The days of an atheist organization bossing around the U.S. military might be numbered, based on the extreme language they used in condemning a the Defense Department’s recent embrace of an executive order from President Donald Trump.
The DOD issued new guidance on Sept. 1 aimed at supporting President Donald Trump’s 2017 executive order on freedom of speech and religion. That is, military members’ expression of their religious beliefs – or even their lack thereof – must be protected and cannot be silenced by others claiming that expression of religion is unconstitutional.
This seems to have hit a nerve for Mikey Weinstein, founder of the Military Religious Freedom Foundation, which seeks to stamp out expressions of Christianity in the military on just these grounds.
Weinstein reacted with fury, using words like “ignoble,” “reprehensible,” “uber-conservative,” “sick,” “tortured,” and “preposterous.”
As reported by christianitydaily.com, MRFF Founder Mikey Weinstein wrote, “In recent years, this 1993 Act has become the go-to law for fundamentalist Christian legal organizations in their ignoble and wholly reprehensible defense of completely unconstitutional promotions of uber-conservative Christianity in the United States armed forces.
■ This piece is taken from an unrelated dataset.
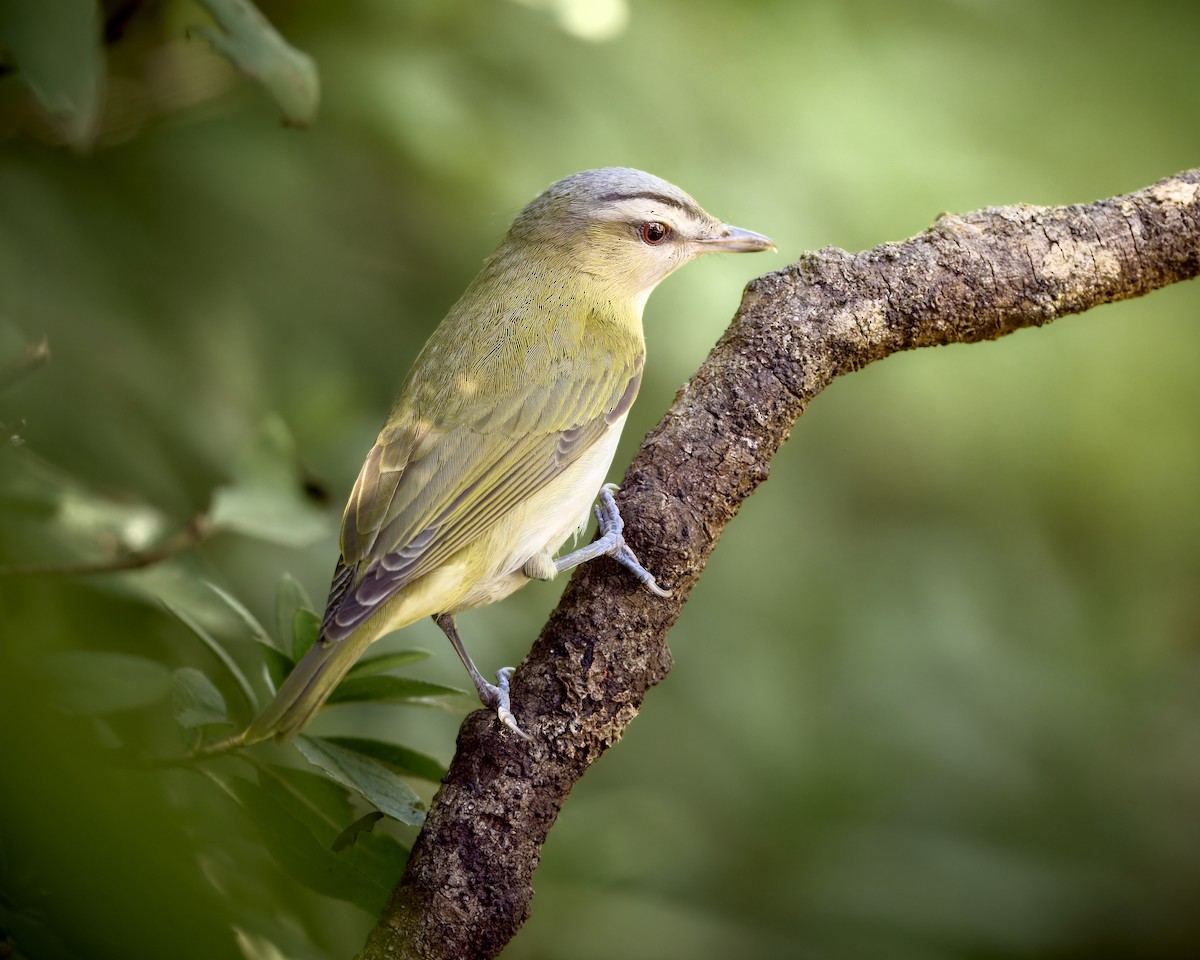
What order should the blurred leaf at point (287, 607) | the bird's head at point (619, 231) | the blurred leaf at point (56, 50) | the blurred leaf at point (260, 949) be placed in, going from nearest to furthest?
the blurred leaf at point (56, 50)
the blurred leaf at point (260, 949)
the blurred leaf at point (287, 607)
the bird's head at point (619, 231)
This law is the sick epitome of the right-wing Christians’ tortured view of the First Amendment’s religion clauses as creating only a one-way wall – in other words, that that the ‘Free Exercise’ clause of the First Amendment is THE only religion clause that matters, and that the other direction of the wall, the ‘No Establishment’ clause, simply doesn’t even exist. Such a preposterous position is utterly bereft of any semblance of Constitutional legality and allowance.”
The guidance, Instruction 1300.17, established “DoD policy in furtherance of the Free Exercise Clause of the First Amendment” and the Religious Freedom Restoration Act. The policy would require Defense Department officials to “oversee the development and provision of education and training on the policies and procedures pertaining to the accommodation of religious practices of Service members” for higher ranking officers.
Essentially, the directive would allow that “Service members have the right to observe the tenets of their religion or to observe no religion at all.” Additionally, it would prohibit service members from requiring chaplains to “perform any rite, ritual, or ceremony that is contrary to the conscience, moral principles, or religious beliefs of the chaplain.” The document also outlines the responsibilities of DoD officials in assuring that guidances are followed.